→ **WORK REQUEST**: Pictures aside, repeat all the entries below exactly as they appear.

→ **Brief descriptive captions**:

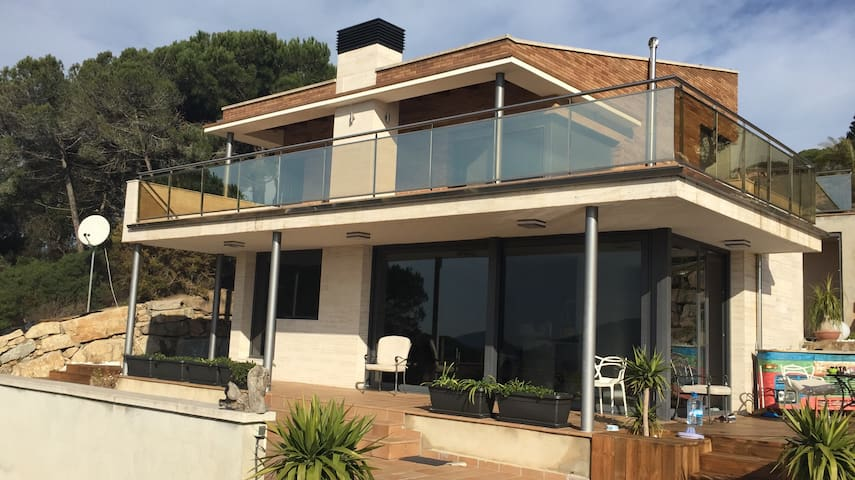 Lux house near Barcelona. - Vilanova del Vallès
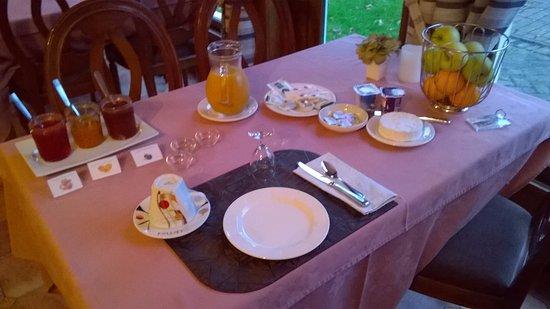 Hostellerie du Pavillon Saint-Hubert : Petit déjeuner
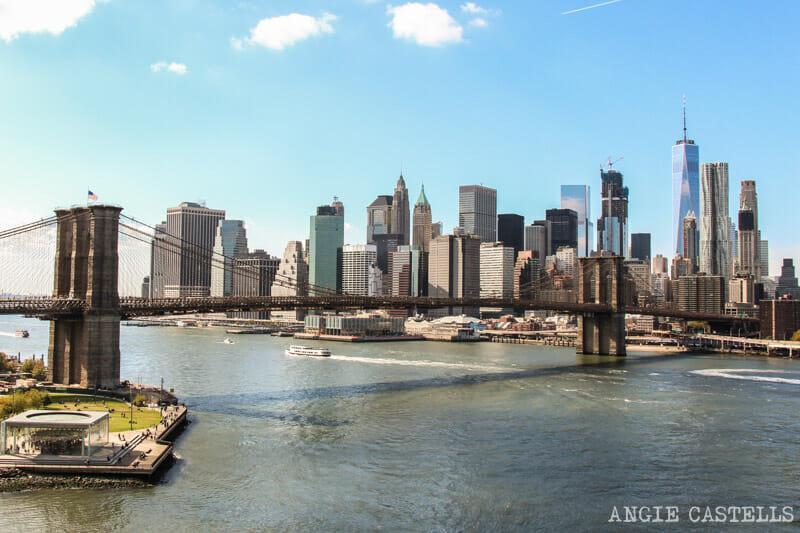 Cruzar puente Manhattan Nueva York Dumbo
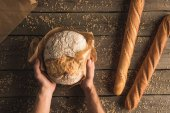 "Постер, картина, фотообои ""буханка хлеба в руках и багеты"""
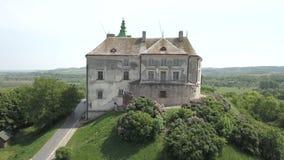 Vista aérea do zangão ao castelo histórico e do parque em Olesko - sightseeing ucraniano famoso filme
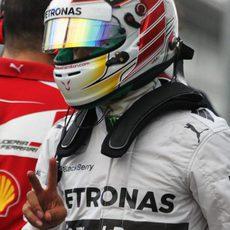 Primera pole del año para Lewis Hamilton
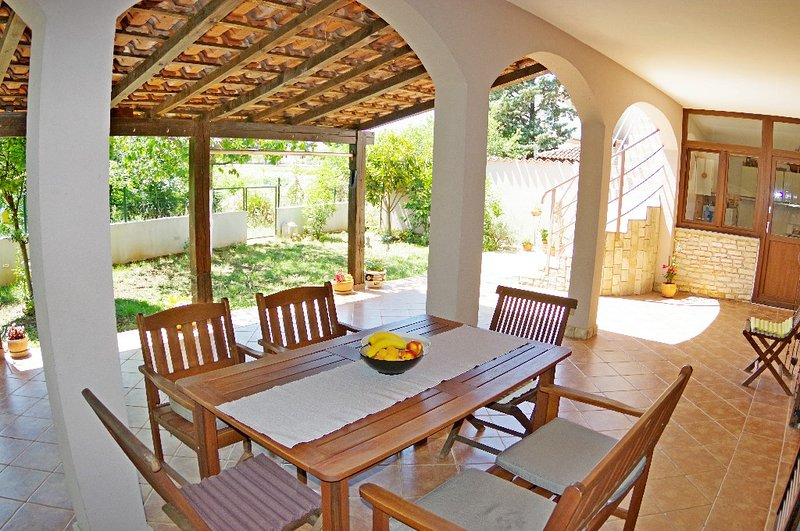 Holiday apartment Luciana, 900 m from the beach, location de vacances à Valbandon
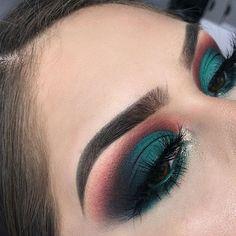 eyeshadow looks Get The Halo Eyeshadow Look With These Tips & Gorgeous Inspo Halo Eye Makeup, Makeup Eye Looks, Cute Makeup, Eyeshadow Looks, Glam Makeup, Gorgeous Makeup, Pretty Makeup, Makeup Inspo, Eyeshadow Makeup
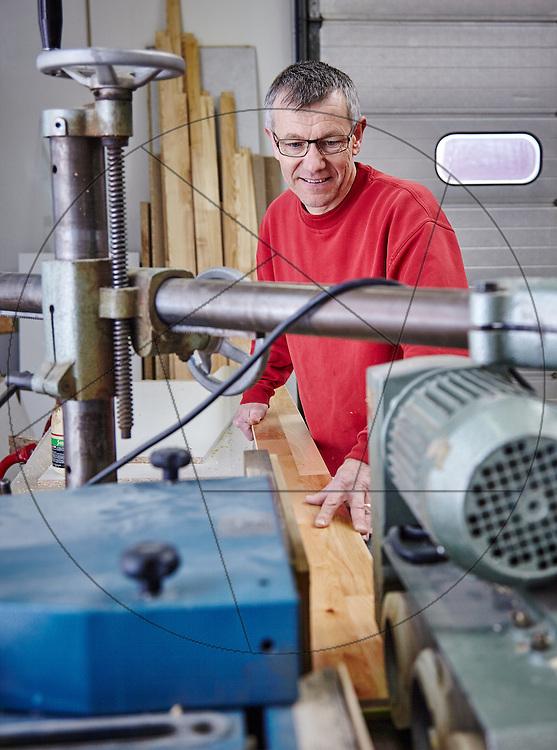Enemærke & Petersens serviceafdeling i Ringsted,tømrerarbejde, sav, tilskæring af planke, arbejdsmiljø,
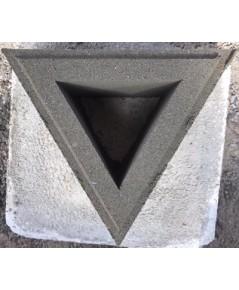 บล็อคช่องลมลายสามเหลี่ยม ขนาด 19x16.45x9 cm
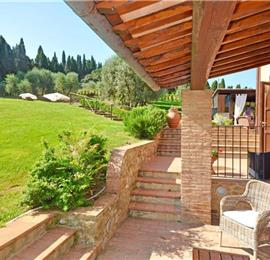 6 Bedroom Villa with Spacious garden and Pool Area in Empoli in Tuscany, Sleeps 13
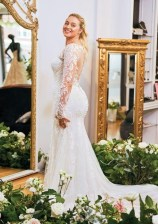 Impressive Wedding Dresses Ideas That Are Perfect For Curvy Brides02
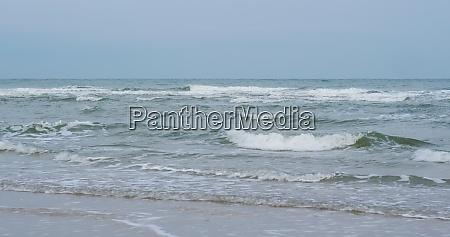 wellen brechen am tropischen sandstrand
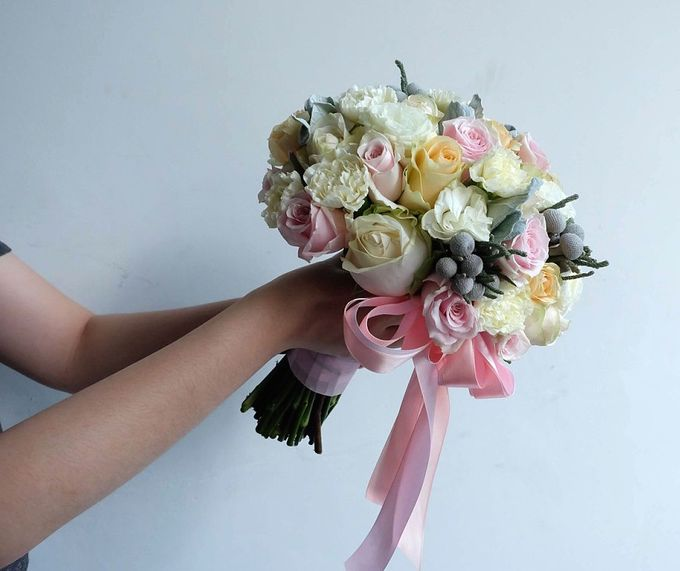 Round Bouquet Collection by Il Fiore - 019
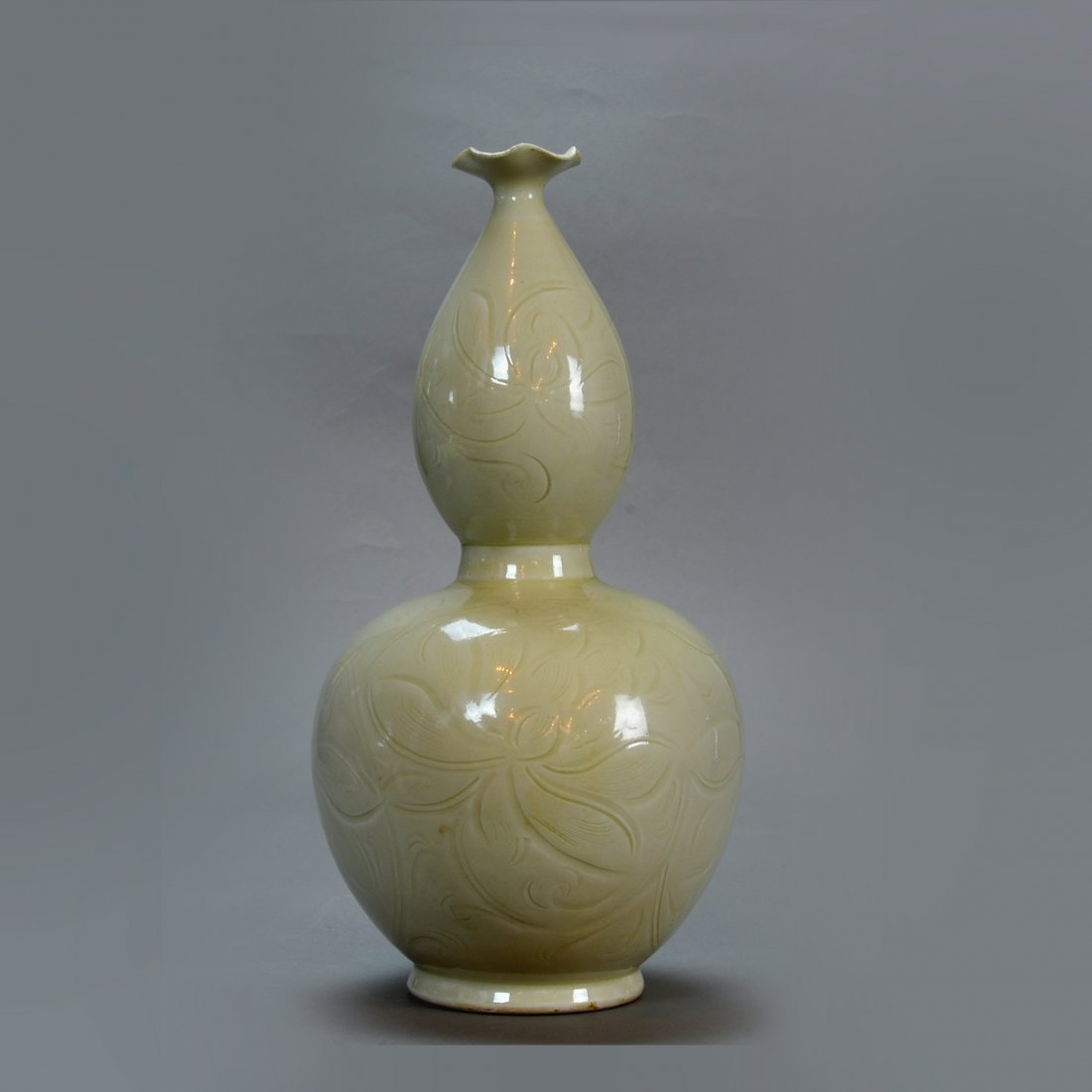 Chinese Song Ding Foliate Gourd Vase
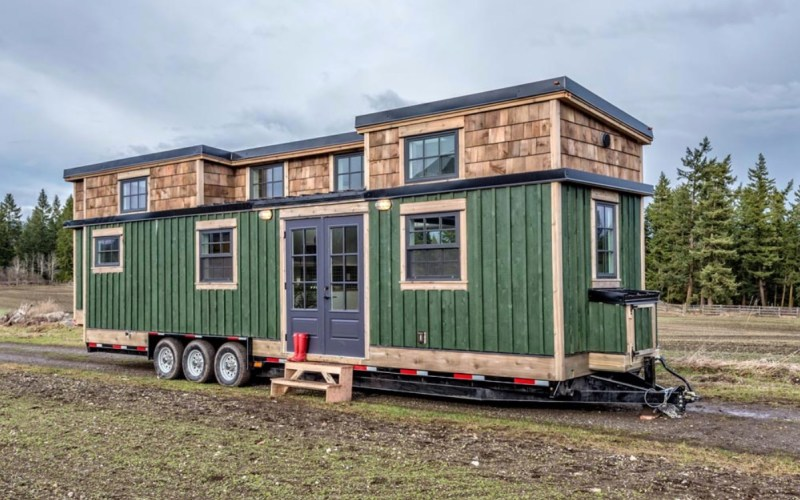 Family of Fours 375sf West Coast Tiny House by Summit Tiny Homes in Vancouver 001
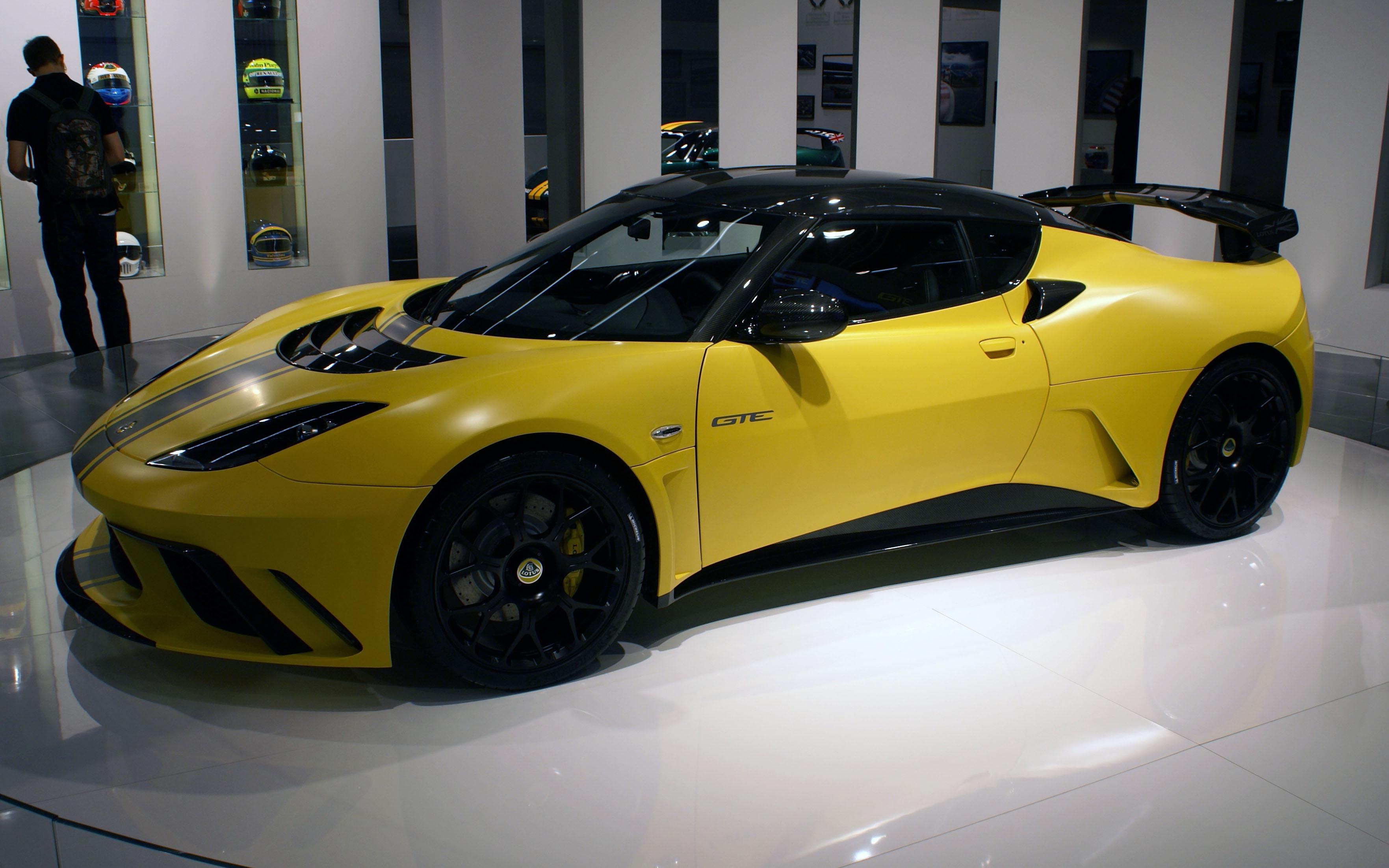 Description Yellow Lotus Evora GTE IAA 2011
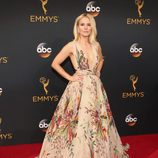 Kristen Bell con vestido de Zuhair Murad en la alfombra roja de los Emmy 2016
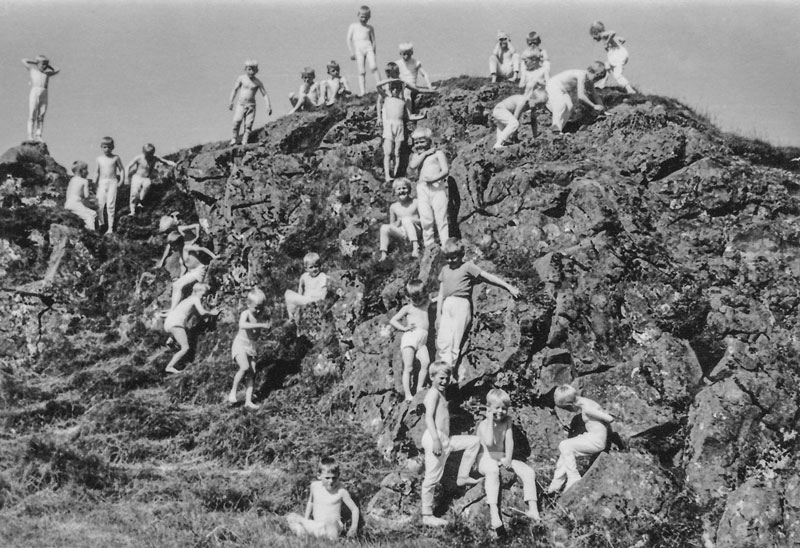 Strákahópur léttklæddur í blíðviðri sumarið 1959 (mynd Matthías Frímannsson, fengin hjá Hrefnu Hjálmarsdóttur)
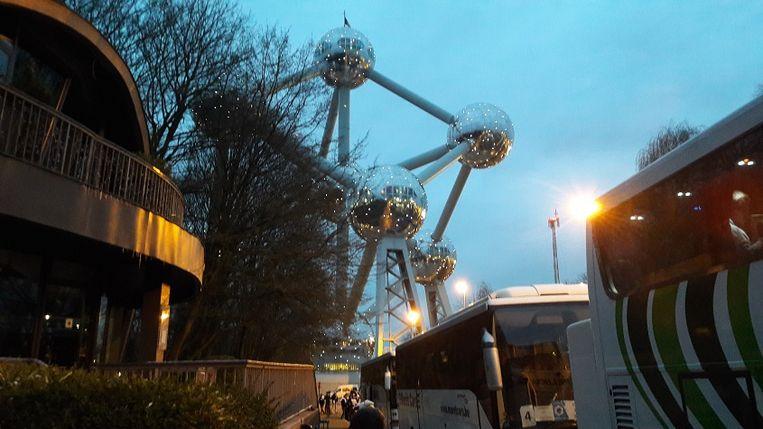 Parkeren onder het Atomium.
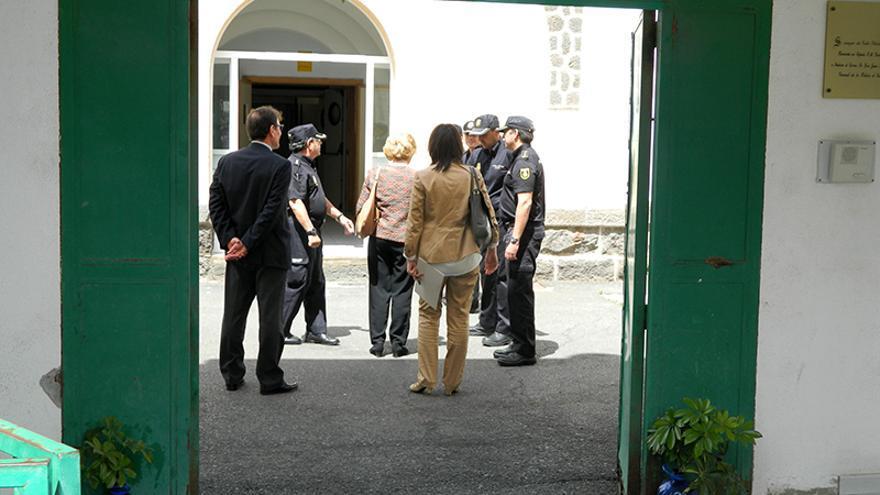 La Defensora del Pueblo, Soledad Becerril, a su llegada al CIE de Las Palmas de Gran Canaria.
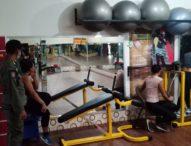 Satpol PP Denpasar Bubarkan Kegiatan Senam Kebugaran di Studio Senam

→ **WRITTEN REPLY**:
 Lux house near Barcelona. - Vilanova del Vallès
 Hostellerie du Pavillon Saint-Hubert : Petit déjeuner
 Cruzar puente Manhattan Nueva York Dumbo
 "Постер, картина, фотообои ""буханка хлеба в руках и багеты"""
 Vista aérea do zangão ao castelo histórico e do parque em Olesko - sightseeing ucraniano famoso filme
 Primera pole del año para Lewis Hamilton
 Holiday apartment Luciana, 900 m from the beach, location de vacances à Valbandon
 eyeshadow looks Get The Halo Eyeshadow Look With These Tips & Gorgeous Inspo Halo Eye Makeup, Makeup Eye Looks, Cute Makeup, Eyeshadow Looks, Glam Makeup, Gorgeous Makeup, Pretty Makeup, Makeup Inspo, Eyeshadow Makeup
Enemærke & Petersens serviceafdeling i Ringsted,tømrerarbejde, sav, tilskæring af planke, arbejdsmiljø,
 บล็อคช่องลมลายสามเหลี่ยม ขนาด 19x16.45x9 cm
 6 Bedroom Villa with Spacious garden and Pool Area in Empoli in Tuscany, Sleeps 13
 Impressive Wedding Dresses Ideas That Are Perfect For Curvy Brides02
 wellen brechen am tropischen sandstrand
 Round Bouquet Collection by Il Fiore - 019
 Chinese Song Ding Foliate Gourd Vase
 Family of Fours 375sf West Coast Tiny House by Summit Tiny Homes in Vancouver 001
 Description Yellow Lotus Evora GTE IAA 2011
 Kristen Bell con vestido de Zuhair Murad en la alfombra roja de los Emmy 2016
 Strákahópur léttklæddur í blíðviðri sumarið 1959 (mynd Matthías Frímannsson, fengin hjá Hrefnu Hjálmarsdóttur)
 Parkeren onder het Atomium.
 La Defensora del Pueblo, Soledad Becerril, a su llegada al CIE de Las Palmas de Gran Canaria.
 Satpol PP Denpasar Bubarkan Kegiatan Senam Kebugaran di Studio Senam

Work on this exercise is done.